Tuesday, November 15, 2016: 9:42 AM
Continental 9 (Hilton San Francisco Union Square)
Yogesh Goyal1,2, Granton A. Jindal1,2, Jose L. Pelliccia3, Alan Futran1, Kei Yamaya2,3, Eyan Yeung3, Rebecca D. Burdine3, Trudi Sch├╝pbach3 and Stanislav Y. Shvartsman1,2, (1)Chemical and Biological Engineering, Princeton University, Princeton, NJ, (2)The Lewis-Sigler Institute for Integrative Genomics, Princeton University, Princeton, NJ, (3)Department of Molecular Biology, Princeton University, Princeton, NJ

According to the Centers for Disease Control (CDC), approximately one in every six children in the U.S. is born with a developmental disability. A large class of such abnormalities, believed to affect ~1/1000 human births, results from activating mutations in components of the highly conserved RAS/ERK signaling pathway. Known as RASopathies, these disorders are characterized by a broad spectrum of phenotypes, including craniofacial malformations, heart defects, and neurocognitive delay. While many such defects have been successfully mimicked by introducing disease-causing mutations into model organisms, much less is understood about effects of these mutations on developmental dynamics and the emergence of the observed phenotypes. To explore these effects, we used a combination of imaging and genetic experiments with multiple activating mutations introduced into the early Drosophila embryo, a powerful model for studies of the RAS/ERK signaling with high spatiotemporal resolution. We focused on a panel of activating mutations in MEK, an ERK kinase, and analyzed their effects on the first wave of ERK activation in the blastoderm embryo. Our results revealed that the effects of activating mutations are highly dependent on cell context: they cause ectopic ERK activation in cells that do not receive endogenous signals and reduce ERK activation in stimulated cells. Importantly, the observed reduction of ERK activation leads to a pronounced effect on downstream gene expression and causes loss-of-function morphological phenotypes. Our results can be compactly summarized using a testable mathematical model, whereby the reduced ERK activation is a result of a negative feedback loop induced by premature pathway activation.

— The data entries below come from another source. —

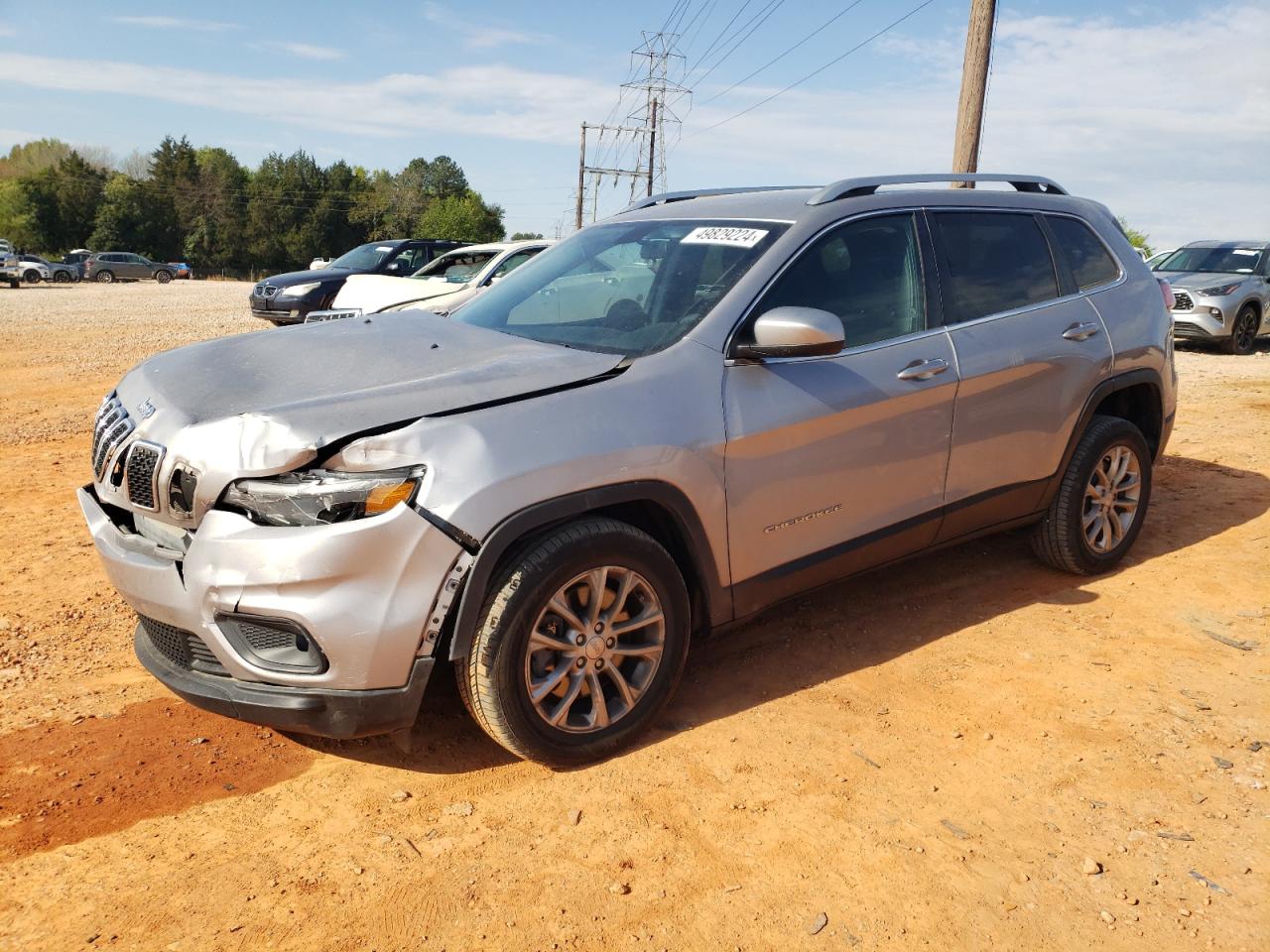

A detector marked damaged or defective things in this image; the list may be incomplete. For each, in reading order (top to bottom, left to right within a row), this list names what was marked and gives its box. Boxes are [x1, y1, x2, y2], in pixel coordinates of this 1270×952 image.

crumpled hood [1163, 270, 1249, 293]
crumpled hood [116, 313, 622, 459]
broken headlight lens [224, 467, 427, 525]
damaged front bumper [75, 484, 461, 736]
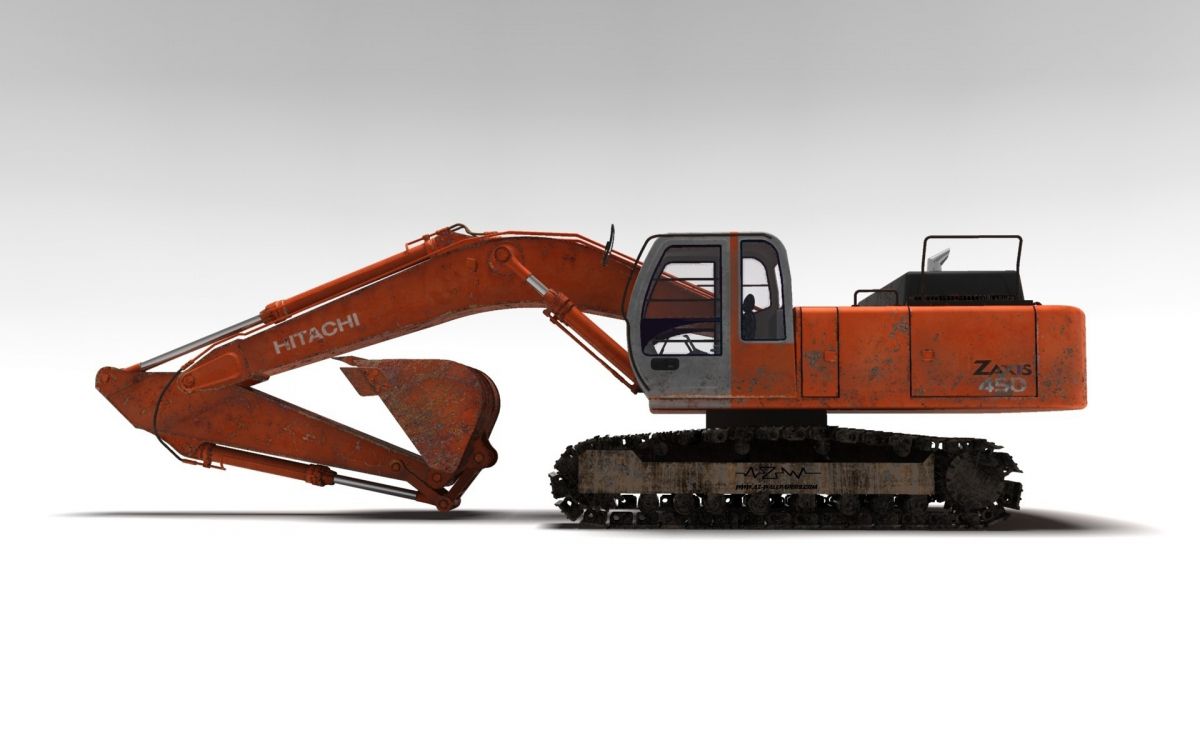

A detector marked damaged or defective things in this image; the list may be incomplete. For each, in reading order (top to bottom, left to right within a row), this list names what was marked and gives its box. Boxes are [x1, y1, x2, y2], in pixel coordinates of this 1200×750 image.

rusty metal surface [576, 446, 931, 494]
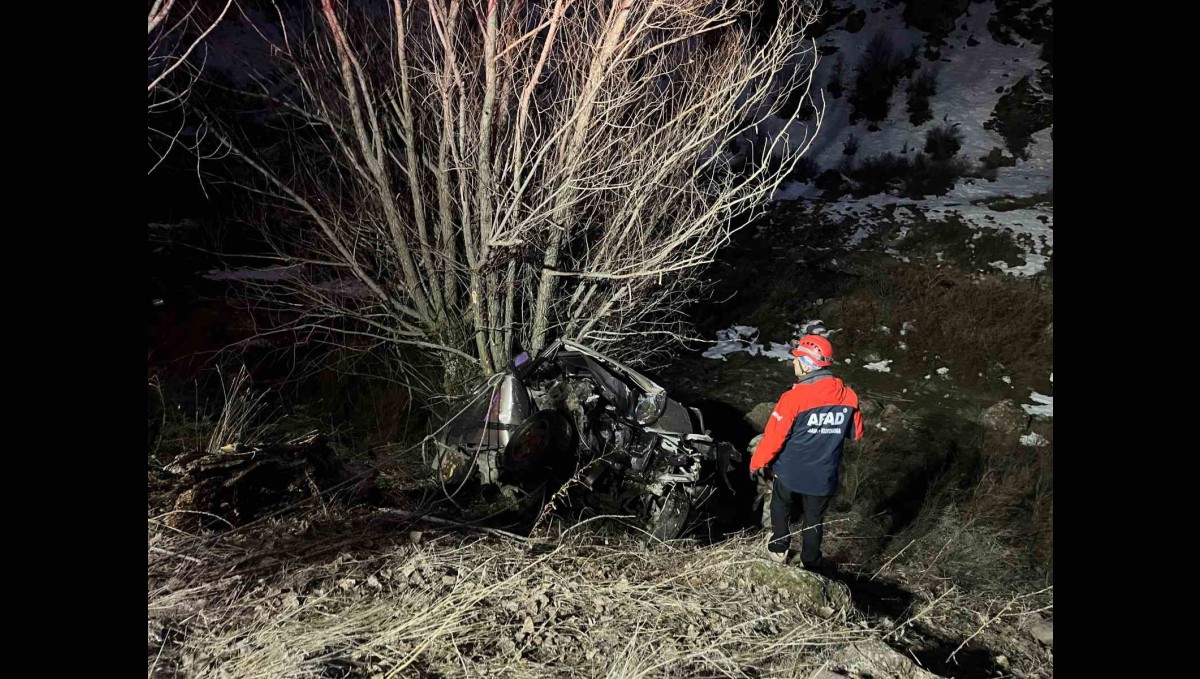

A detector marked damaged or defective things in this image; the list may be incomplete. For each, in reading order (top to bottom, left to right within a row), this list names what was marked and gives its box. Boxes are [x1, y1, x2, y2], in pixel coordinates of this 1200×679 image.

wrecked vehicle [434, 340, 740, 540]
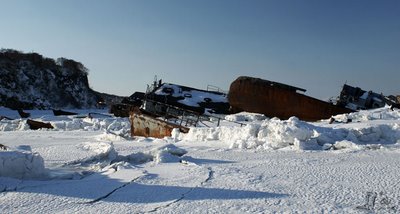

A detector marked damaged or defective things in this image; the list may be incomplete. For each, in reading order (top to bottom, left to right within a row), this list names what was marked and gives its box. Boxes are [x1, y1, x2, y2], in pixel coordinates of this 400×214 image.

rusty hull [228, 76, 354, 121]
orange rusted metal [228, 76, 354, 121]
rusty hull [130, 109, 189, 138]
orange rusted metal [130, 109, 189, 138]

In addition to describing the data, the model makes several predictions, all of which are supported by the results of additional genetic, imaging, and biochemical experiments. Furthermore, the divergent effects on activating mutations on ERK signaling are conserved in zebrafish, suggesting the generality of the proposed model, in which mutations that are activating at the level of the molecule can cause loss-of-function phenotypes at the systems level. Our results provide a first step in the quantitative understanding of large class of developmental abnormalities and present rational guidelines for thinking about their origins and potential treatment.